Senator Ron Wyden (Democrat from Oregon) waves goodbye after he votes at the U.S. Capitol...[+] in Washington D.C. 2020 Bloomberg Finance LP
The Key Facts
Capital gains taxes would apply to the appreciation of tradable assets like stocks. This tax starts at 23.8% and goes up to a maximum of 1% for historical changes. Non-tradable assets like real estate or business interests would not be subject to tax annually. However, once they have been sold, billionaires will pay the standard capital gain tax plus a new interest rate of 1% and the federal short term rate currently 0.22% for each year of ownership. According to a 11-page proposal, Politico first reported that taxpayers would be subject to this rule if they earn more than $100million in gross income each year or if their assets exceed $1 billion for three consecutive fiscal years. Wyden stated that the tax would apply to 700 people and generate "a few hundred billion dollars" of revenue.

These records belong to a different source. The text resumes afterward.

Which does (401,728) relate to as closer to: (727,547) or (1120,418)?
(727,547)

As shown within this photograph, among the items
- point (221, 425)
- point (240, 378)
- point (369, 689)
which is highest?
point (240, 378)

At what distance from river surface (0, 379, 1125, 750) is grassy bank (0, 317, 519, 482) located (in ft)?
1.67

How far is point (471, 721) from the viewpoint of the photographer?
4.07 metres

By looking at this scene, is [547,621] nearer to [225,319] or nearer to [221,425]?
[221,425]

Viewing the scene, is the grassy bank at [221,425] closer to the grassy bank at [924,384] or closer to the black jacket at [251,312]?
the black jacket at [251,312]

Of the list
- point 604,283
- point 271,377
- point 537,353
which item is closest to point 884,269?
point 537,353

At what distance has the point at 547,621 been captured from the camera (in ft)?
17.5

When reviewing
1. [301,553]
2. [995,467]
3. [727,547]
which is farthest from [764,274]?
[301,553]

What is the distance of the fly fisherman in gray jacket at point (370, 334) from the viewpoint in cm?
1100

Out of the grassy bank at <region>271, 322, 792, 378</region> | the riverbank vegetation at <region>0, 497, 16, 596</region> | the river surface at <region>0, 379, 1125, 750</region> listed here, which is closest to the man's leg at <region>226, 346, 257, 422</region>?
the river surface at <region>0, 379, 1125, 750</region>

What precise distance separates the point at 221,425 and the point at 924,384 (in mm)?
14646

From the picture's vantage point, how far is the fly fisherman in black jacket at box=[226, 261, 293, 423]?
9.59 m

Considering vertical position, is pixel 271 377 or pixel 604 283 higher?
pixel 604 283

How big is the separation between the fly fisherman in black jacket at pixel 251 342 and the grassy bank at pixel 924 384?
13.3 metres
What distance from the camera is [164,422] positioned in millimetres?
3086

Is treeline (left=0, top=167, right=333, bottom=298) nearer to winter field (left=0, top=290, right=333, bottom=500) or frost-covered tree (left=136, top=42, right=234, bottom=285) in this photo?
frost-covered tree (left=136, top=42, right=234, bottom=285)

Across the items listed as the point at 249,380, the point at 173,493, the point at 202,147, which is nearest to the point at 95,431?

This was in addition to Democrats finishing preparing details for their social-spending package which is estimated to be worth at least $1.5 trillion. The tax will be applied to individuals who qualify until their income or assets fall below 50% for three years. However, exceptions would be made in cases of separation or divorce.
Wyden stated in a statement that we have an historic opportunity to use the billionaires income tax as a way to improve fairness in our tax code and make critical investments in American families. The billionaires income tax would make sure billionaires pay their tax every year, just as working Americans.
Democrats have been trying to resolve disagreements within their party over how big and how much they should spend on spending. This is to prioritize priorities like education, healthcare, and childcare. Sen. Joe Manchin (D-W.V. Sen. Joe Manchin (D-W.Va.) has said that he prefers a package of $1.5 trillion, but Tuesday's comments suggested that he might be open to negotiating a higher amount. Democrats introduced a new corporate tax at minimum 15% for companies earning at least $1 million annually. They also proposed a broadening of the requirements for tax on investment income.
Although a billionaire tax has received broad support from party leaders, including President Joe Biden; some experts argue that the plan will face legal challenges if it is implemented. This is because it would tax market gains on assets not yet sold. Although there are many constitutionally straightforward ways to tax the wealthy, Democrats seem to be focusing on one approach that is constitutionally uncomplicated, Daniel Hemel, a University of Chicago law school professor, said to NBC News.
What to Watch
The lawmakers are working to reach a compromise before Biden leaves for Europe on Thursday.
Wyden completes details for "Billionaires Income Tax" (Politico).
Senators Push To Pay For Social Spending Plan Via New Corporate Tax (Forbes)
Democrats' Spending Plan Could Lead to a $20 Billion Tax Cut for the RichEven with a New Billionaire Tax (Forbes).